In Fiallo v. Bell, 430 U.S. 787, 97 S.Ct. 1473, 52 L.Ed.2d 50 (1977), appellants asserted that § 101(b)(1) of the Act, which recognizes a parent-child relationship between an illegitimate child and its mother, but not its father, unfairly discriminates on the basis of sex and illegitimacy. The Court found no equal protection violation because the distinction was based on Congress' valid concern about problems of proof of parentage which inhere in the father-child relationship.
The Second Circuit faced an equal protection challenge to the Immigration and Nationality Act in Francis v. INS. 532 F.2d 268 (2d Cir. 1976). The court concluded that § 212(c) of the Act was unconstitutional as applied because it denied equal protection to certain aliens. One commentator points out, however, that "[ Francis] is the only decision in which a court has ruled a section of the Immigration and Nationality Act unconstitutional on equal protection grounds." Recent Developments in Immigration Laws 1976, 14 San Diego L.Rev. 301, 317 (1976) (footnote omitted).

▶ **OBJECTIVES**
• A. Based on the passage on equal protection challenges, say whether each statement agrees with it. Answer yes or no for each, quoting the words of the passage that decide it.
(i) In Fiallo v. Bell, the Court found an equal protection violation.
(ii) Francis v. INS was decided by the Second Circuit in 1976.
(iii) Section 101(b)(1) of the Act recognizes a parent-child relationship between an illegitimate child and its father but not its mother.
• B. Swap "farthest" for "most distant" in the records, starting at the line that has "From the group" and going through the last line of the records. Give only those lines, with nothing else changed.

Data listing:

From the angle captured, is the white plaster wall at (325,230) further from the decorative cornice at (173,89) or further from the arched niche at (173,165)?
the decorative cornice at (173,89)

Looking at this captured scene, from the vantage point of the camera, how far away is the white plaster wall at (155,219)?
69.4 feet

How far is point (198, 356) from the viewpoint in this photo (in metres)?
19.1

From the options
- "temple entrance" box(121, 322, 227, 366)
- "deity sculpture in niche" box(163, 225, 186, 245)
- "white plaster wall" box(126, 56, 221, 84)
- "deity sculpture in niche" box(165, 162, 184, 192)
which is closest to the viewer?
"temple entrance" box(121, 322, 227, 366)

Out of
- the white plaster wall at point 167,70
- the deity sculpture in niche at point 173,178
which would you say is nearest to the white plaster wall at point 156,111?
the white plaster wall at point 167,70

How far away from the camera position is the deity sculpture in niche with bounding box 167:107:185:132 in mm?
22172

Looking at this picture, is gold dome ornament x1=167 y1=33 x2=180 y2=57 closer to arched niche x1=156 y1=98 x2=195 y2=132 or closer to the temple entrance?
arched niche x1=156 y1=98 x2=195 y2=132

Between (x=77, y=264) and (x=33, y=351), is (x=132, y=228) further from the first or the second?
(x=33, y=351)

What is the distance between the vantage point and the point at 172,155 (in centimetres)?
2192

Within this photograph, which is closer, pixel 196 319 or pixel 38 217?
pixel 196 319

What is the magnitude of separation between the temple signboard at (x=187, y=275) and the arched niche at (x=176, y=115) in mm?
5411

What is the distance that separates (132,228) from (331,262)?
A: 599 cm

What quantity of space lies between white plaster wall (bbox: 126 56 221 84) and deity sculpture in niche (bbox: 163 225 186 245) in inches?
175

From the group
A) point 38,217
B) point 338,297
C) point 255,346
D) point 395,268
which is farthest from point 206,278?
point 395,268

▶ **RESPONSES**
• A.
(i) No: "The Court found no equal protection violation because the distinction was based on Congress' valid concern about problems of proof of parentage which inhere in the father-child relationship."
(ii) Yes: "The Second Circuit faced an equal protection challenge to the Immigration and Nationality Act in Francis v. INS. 532 F.2d 268 (2d Cir. 1976)."
(iii) No: "which recognizes a parent-child relationship between an illegitimate child and its mother, but not its father"

• B.
From the group
A) point 38,217
B) point 338,297
C) point 255,346
D) point 395,268
which is most distant from point 206,278?
point 395,268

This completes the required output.